Plastic water storage tanks — whether used for rainwater harvesting, irrigation, emergency water storage, or whole-home backup supply — require periodic cleaning to remove algae growth, sediment buildup, biofilm, and bacterial contamination. The cleaning process involves draining, scrubbing, disinfecting with a dilute bleach solution, rinsing completely, and refilling.
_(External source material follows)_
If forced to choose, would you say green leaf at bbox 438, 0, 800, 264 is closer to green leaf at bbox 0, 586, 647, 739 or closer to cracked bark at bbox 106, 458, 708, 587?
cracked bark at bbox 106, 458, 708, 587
Done annually, this keeps stored water safe and prevents the slimy buildup that clogs fittings and filters downstream.
What You’ll Need
Tools
- Garden hose for rinsing
- Long-handled scrub brush (to reach tank walls and bottom)
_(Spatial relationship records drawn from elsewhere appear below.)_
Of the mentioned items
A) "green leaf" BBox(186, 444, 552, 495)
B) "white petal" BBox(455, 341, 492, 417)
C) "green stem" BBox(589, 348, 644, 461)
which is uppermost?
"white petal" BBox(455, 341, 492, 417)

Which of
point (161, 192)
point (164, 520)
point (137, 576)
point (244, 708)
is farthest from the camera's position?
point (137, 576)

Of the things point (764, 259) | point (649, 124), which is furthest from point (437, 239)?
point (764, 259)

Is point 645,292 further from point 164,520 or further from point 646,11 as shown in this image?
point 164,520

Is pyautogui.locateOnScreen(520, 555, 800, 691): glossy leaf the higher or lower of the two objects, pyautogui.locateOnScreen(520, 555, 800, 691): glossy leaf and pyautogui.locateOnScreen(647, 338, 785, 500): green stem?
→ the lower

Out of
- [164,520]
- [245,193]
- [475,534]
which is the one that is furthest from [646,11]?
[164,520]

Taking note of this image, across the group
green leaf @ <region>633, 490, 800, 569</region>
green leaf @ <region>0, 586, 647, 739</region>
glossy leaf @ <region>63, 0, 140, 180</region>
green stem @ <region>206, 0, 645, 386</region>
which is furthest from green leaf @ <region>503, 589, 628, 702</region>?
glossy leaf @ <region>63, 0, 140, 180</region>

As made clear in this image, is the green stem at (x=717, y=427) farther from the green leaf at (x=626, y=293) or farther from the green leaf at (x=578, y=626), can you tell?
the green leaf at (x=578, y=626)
- Wet/dry vacuum or submersible pump for draining (if no drain valve)
- Flashlight or headlamp (to inspect inside the tank)
- Rubber gloves and eye protection
Materials
- Household bleach — unscented, 5.25–8.25% sodium hypochlorite
- Dish soap (mild — for scrubbing)
- Clean water for rinsing and refilling
- Baking soda (for odor neutralizing)
Safety Precautions
- Never mix bleach with ammonia or vinegar — creates toxic chloramine or chlorine gas.
- Ventilate confined spaces — if you’re entering a large tank, ensure it’s completely ventilated. Never enter an enclosed tank that has contained standing water without proper confined space protocols — hydrogen sulfide and oxygen depletion are serious risks in large enclosed tanks.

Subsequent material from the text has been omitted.